[ckan-discuss] Using CKAN for PublicData.eu

Jonathan Gray jonathan.gray at okfn.org
Tue Jun 22 12:31:42 BST 2010


Dear CKAN developers (and others!),

This is a note to kick off discussion about how we might be able to
use CKAN for a project provisionally called PublicData.eu, which will
start this autumn as part of a bigger project on governmental linked
data around Europe.

Below is some information about proposed features for PublicData.eu
(not yet for general circulation). I thought it would be useful to
bear some of this in mind for current work on CKAN. In the medium term
I guess the next step is to comb through this document, making sure
the key points are covered by new tickets and existing tickets in the
trac.

Perhaps we could arrange a quick Skype chat / brainstorm about this --
say in the week starting 5th July? If there is interest I'll set up a
Doodle poll to close on date...

All the best,

Jonathan

= PublicData.eu – Publishing Governmental Information as Linked Data =

== Overview ==

The purpose of this PublicData.eu use case is to increase public access
to high-value, machine-readable data sets generated by the European,
national as well as regional governments and public administrations.
Although this effort will be similar to developments in other parts of
the world, for the case of Europe it will be more challenging due to
the larger organizational and linguistic diversity and thus represent
an ideal application scenario for Linked Data technologies.

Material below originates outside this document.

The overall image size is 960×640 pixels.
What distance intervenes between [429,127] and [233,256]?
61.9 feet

The adaptation and deployment of the LOD2 Stack for the PublicData.eu use
case will increase the ability of the public to find, download, and
use easily data sets that are generated and held by various
governmental branches and institutions in Europe. PublicData.eu will
provide descriptions of the data sets (metadata), information about
how to access the data sets, a facility for sharing views and reports,
as well as tools that leverage government data sets. Based on the LOD2
research results, we will deploy tools and services to classify and
interlink data sets automatically, to assess their information quality
and to enrich and repair the published data sets.

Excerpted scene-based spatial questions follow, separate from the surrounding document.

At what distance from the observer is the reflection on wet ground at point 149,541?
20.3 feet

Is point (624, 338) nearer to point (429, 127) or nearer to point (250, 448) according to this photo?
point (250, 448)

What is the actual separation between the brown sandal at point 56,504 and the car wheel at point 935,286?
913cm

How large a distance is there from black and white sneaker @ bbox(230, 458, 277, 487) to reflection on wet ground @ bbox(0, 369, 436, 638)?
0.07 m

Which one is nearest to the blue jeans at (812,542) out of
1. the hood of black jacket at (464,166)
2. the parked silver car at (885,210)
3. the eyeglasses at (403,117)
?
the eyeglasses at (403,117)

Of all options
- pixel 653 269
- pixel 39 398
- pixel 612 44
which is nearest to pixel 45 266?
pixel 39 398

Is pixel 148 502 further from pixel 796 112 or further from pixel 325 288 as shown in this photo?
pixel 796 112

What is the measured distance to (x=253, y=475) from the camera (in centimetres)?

Public participation and collaboration will be one of the keys to the
success of PublicData.eu. In this use case we will enable the public to
participate by providing downloadable data sets to build applications,
conduct analyses, and perform research. PublicData.eu will improve based
on feedback, comments, and recommendations from the public and,
therefore, we will implement methods for individuals to suggest data
sets they would like to see, to rate and comment on current data sets,
and to suggest ways of how to improve the data sets as well as the
PublicData.eu website. A primary goal of PublicData.eu is to improve access
to governmental data and expand creative use of those data beyond the
walls of government by encouraging innovative ideas (e.g., mashups and
web applications). PublicData.eu will make government more transparent
and will help creating an unprecedented level of openness in
government. Such openness will strengthen the European democracy and
promote efficiency and effectiveness in Government.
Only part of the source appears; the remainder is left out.